Atingida pelas revelações da Lava Jato de que todos negócios tinham “acerto” de 1% de propinas para políticos do PT e agentes públicos, a Sete Brasil viu a Petrobrás sair do seu quadro societário. Em comunicado do início do ano, a estatal afirmou que cancelou 24 contratos e ficou apenas com os que estavam em estágio mais avançado.
Com a paralisação, o setor naval brasileiro afundou em crise. O Sinaval, sindicato que representa os estaleiros nacionais, informa que 60 mil vagas de empregos foram fechadas nos últimos quatro anos. Dos 28 estaleiros associados à entidade, 12 estão parados.
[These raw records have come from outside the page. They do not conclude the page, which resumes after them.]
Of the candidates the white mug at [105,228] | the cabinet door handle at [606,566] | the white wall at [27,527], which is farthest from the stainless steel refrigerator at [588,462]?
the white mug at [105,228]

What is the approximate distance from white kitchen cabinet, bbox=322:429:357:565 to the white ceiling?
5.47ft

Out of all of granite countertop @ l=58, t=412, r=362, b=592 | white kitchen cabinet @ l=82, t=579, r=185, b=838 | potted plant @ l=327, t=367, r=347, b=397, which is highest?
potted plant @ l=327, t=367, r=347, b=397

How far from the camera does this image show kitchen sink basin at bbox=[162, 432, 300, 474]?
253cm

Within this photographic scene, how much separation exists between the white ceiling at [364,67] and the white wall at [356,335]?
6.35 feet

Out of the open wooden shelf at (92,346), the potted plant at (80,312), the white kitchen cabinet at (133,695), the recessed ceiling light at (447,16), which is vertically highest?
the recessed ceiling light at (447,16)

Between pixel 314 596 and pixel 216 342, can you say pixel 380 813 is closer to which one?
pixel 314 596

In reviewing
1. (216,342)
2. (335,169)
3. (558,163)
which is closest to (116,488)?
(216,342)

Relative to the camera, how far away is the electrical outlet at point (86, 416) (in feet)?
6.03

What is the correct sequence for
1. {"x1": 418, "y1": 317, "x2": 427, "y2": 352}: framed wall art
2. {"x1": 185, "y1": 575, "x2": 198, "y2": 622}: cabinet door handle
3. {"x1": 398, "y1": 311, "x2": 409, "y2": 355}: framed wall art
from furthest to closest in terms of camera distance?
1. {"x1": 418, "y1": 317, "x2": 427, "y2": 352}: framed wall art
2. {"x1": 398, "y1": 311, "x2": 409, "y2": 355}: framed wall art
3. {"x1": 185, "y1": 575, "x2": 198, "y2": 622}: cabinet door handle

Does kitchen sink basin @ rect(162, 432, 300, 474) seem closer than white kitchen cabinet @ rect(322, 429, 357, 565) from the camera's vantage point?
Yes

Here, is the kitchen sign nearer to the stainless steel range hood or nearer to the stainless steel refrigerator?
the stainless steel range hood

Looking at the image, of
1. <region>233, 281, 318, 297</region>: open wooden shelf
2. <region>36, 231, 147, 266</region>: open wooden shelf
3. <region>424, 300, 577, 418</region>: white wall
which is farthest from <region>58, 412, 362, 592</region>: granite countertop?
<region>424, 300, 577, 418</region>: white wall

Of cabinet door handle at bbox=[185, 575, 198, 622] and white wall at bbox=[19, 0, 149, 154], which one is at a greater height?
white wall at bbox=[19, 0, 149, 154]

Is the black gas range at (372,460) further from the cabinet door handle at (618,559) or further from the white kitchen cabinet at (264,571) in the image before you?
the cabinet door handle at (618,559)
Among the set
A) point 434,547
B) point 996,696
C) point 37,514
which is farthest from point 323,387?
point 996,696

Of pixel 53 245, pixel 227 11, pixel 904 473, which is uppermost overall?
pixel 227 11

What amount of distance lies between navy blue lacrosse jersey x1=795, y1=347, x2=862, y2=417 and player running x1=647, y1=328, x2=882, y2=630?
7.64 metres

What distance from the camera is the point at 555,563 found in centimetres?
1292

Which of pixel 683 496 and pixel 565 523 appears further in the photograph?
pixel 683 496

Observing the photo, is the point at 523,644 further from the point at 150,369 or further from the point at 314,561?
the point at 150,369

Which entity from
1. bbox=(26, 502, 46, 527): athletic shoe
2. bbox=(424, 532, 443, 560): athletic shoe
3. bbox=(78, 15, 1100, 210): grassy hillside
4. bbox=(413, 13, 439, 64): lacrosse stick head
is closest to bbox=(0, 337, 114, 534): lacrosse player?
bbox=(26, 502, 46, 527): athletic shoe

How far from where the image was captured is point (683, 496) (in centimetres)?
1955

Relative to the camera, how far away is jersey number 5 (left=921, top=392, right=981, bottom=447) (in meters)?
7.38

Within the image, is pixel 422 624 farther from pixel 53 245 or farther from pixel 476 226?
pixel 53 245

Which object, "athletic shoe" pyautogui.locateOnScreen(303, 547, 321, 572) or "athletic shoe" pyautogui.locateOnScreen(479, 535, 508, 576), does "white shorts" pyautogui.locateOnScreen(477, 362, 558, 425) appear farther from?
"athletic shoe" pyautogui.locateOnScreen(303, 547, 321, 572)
A Sete Brasil entrou com pedido de recuperação judicial em 2016. A empresa afirmou que “a atual administração apoiou e apoiará as investigações em curso” e que se considera “prejudicada por conta dos fatos”.
Além de Palocci, três ex-executivos da Petrobrás que comandaram a Sete Brasil, João Carlos de Medeiros Ferraz, Pedro Barusco e Eduardo Musa, confessaram o esquema em delações fechadas em 2014 e 2015.
Assistente
A Sete Brasil foi autorizada pela Justiça, no início do ano, a ser assistente de acusação da Procuradoria da República nas ações penais da Lava Jato - como ocorre com a Petrobrás.
Como assistente, a empresa pleiteia o direito de ser declarada vítima da corrupção e pede a restituição de US$ 180 milhões pelo prejuízo, com US$ 70 milhões de propinas nos pagamentos efetuados, e pelos danos causados. O Ministério Público Federal, no entanto, se posicionou contra o pedido com o argumento de que a empresa foi parte do esquema.